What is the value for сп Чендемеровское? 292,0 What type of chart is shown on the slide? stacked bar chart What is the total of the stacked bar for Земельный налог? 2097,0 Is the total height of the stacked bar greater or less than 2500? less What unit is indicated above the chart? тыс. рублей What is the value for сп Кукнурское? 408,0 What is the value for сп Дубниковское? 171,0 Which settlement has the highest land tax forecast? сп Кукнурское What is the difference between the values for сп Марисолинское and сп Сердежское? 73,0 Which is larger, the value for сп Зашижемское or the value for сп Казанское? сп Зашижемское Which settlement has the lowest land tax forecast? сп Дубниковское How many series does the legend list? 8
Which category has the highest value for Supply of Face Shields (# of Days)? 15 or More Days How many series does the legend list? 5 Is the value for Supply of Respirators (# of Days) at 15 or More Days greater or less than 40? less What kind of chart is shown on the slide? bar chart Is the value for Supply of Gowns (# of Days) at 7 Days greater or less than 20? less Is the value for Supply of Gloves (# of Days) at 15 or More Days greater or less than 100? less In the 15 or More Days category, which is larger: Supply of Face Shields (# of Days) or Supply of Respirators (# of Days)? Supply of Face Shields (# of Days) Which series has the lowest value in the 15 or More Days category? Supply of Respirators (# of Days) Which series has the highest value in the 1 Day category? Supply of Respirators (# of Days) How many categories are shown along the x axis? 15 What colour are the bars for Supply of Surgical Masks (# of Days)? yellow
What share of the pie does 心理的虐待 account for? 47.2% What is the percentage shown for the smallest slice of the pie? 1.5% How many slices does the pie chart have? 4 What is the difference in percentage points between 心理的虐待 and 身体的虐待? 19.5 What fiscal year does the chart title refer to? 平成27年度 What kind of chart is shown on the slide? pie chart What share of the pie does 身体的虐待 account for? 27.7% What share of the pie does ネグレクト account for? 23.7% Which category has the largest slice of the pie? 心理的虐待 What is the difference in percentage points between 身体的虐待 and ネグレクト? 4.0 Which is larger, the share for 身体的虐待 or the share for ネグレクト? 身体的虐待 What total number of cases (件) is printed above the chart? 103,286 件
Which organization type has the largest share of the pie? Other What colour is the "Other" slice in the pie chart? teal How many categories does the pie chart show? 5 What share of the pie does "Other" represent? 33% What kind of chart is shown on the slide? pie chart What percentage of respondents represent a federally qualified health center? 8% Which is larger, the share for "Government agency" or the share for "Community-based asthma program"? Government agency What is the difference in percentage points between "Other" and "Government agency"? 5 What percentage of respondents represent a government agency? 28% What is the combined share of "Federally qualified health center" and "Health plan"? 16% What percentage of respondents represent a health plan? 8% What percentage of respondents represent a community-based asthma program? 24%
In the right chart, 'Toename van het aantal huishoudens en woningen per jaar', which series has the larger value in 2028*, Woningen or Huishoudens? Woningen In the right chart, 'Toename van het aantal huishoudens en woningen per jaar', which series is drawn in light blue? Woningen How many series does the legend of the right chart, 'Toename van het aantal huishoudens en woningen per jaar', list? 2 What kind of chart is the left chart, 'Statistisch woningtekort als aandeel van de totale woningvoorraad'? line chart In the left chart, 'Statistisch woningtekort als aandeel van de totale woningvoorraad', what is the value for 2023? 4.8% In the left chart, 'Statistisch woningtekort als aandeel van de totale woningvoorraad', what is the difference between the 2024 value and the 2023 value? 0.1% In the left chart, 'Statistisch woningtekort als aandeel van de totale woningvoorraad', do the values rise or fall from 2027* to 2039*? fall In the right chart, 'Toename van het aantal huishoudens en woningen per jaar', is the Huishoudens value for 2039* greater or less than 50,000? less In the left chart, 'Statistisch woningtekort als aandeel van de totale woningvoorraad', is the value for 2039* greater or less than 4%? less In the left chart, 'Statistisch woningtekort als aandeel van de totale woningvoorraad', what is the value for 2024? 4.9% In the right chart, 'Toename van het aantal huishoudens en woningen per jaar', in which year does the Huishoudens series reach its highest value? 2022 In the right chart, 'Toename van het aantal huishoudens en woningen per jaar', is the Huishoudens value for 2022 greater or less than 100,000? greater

□ □ □ □

What you will do:
Copy all five entries above verbatim, keeping every character and line break unchanged.

Result of this task:
What is the value for сп Чендемеровское? 292,0 What type of chart is shown on the slide? stacked bar chart What is the total of the stacked bar for Земельный налог? 2097,0 Is the total height of the stacked bar greater or less than 2500? less What unit is indicated above the chart? тыс. рублей What is the value for сп Кукнурское? 408,0 What is the value for сп Дубниковское? 171,0 Which settlement has the highest land tax forecast? сп Кукнурское What is the difference between the values for сп Марисолинское and сп Сердежское? 73,0 Which is larger, the value for сп Зашижемское or the value for сп Казанское? сп Зашижемское Which settlement has the lowest land tax forecast? сп Дубниковское How many series does the legend list? 8
Which category has the highest value for Supply of Face Shields (# of Days)? 15 or More Days How many series does the legend list? 5 Is the value for Supply of Respirators (# of Days) at 15 or More Days greater or less than 40? less What kind of chart is shown on the slide? bar chart Is the value for Supply of Gowns (# of Days) at 7 Days greater or less than 20? less Is the value for Supply of Gloves (# of Days) at 15 or More Days greater or less than 100? less In the 15 or More Days category, which is larger: Supply of Face Shields (# of Days) or Supply of Respirators (# of Days)? Supply of Face Shields (# of Days) Which series has the lowest value in the 15 or More Days category? Supply of Respirators (# of Days) Which series has the highest value in the 1 Day category? Supply of Respirators (# of Days) How many categories are shown along the x axis? 15 What colour are the bars for Supply of Surgical Masks (# of Days)? yellow
What share of the pie does 心理的虐待 account for? 47.2% What is the percentage shown for the smallest slice of the pie? 1.5% How many slices does the pie chart have? 4 What is the difference in percentage points between 心理的虐待 and 身体的虐待? 19.5 What fiscal year does the chart title refer to? 平成27年度 What kind of chart is shown on the slide? pie chart What share of the pie does 身体的虐待 account for? 27.7% What share of the pie does ネグレクト account for? 23.7% Which category has the largest slice of the pie? 心理的虐待 What is the difference in percentage points between 身体的虐待 and ネグレクト? 4.0 Which is larger, the share for 身体的虐待 or the share for ネグレクト? 身体的虐待 What total number of cases (件) is printed above the chart? 103,286 件
Which organization type has the largest share of the pie? Other What colour is the "Other" slice in the pie chart? teal How many categories does the pie chart show? 5 What share of the pie does "Other" represent? 33% What kind of chart is shown on the slide? pie chart What percentage of respondents represent a federally qualified health center? 8% Which is larger, the share for "Government agency" or the share for "Community-based asthma program"? Government agency What is the difference in percentage points between "Other" and "Government agency"? 5 What percentage of respondents represent a government agency? 28% What is the combined share of "Federally qualified health center" and "Health plan"? 16% What percentage of respondents represent a health plan? 8% What percentage of respondents represent a community-based asthma program? 24%
In the right chart, 'Toename van het aantal huishoudens en woningen per jaar', which series has the larger value in 2028*, Woningen or Huishoudens? Woningen In the right chart, 'Toename van het aantal huishoudens en woningen per jaar', which series is drawn in light blue? Woningen How many series does the legend of the right chart, 'Toename van het aantal huishoudens en woningen per jaar', list? 2 What kind of chart is the left chart, 'Statistisch woningtekort als aandeel van de totale woningvoorraad'? line chart In the left chart, 'Statistisch woningtekort als aandeel van de totale woningvoorraad', what is the value for 2023? 4.8% In the left chart, 'Statistisch woningtekort als aandeel van de totale woningvoorraad', what is the difference between the 2024 value and the 2023 value? 0.1% In the left chart, 'Statistisch woningtekort als aandeel van de totale woningvoorraad', do the values rise or fall from 2027* to 2039*? fall In the right chart, 'Toename van het aantal huishoudens en woningen per jaar', is the Huishoudens value for 2039* greater or less than 50,000? less In the left chart, 'Statistisch woningtekort als aandeel van de totale woningvoorraad', is the value for 2039* greater or less than 4%? less In the left chart, 'Statistisch woningtekort als aandeel van de totale woningvoorraad', what is the value for 2024? 4.9% In the right chart, 'Toename van het aantal huishoudens en woningen per jaar', in which year does the Huishoudens series reach its highest value? 2022 In the right chart, 'Toename van het aantal huishoudens en woningen per jaar', is the Huishoudens value for 2022 greater or less than 100,000? greater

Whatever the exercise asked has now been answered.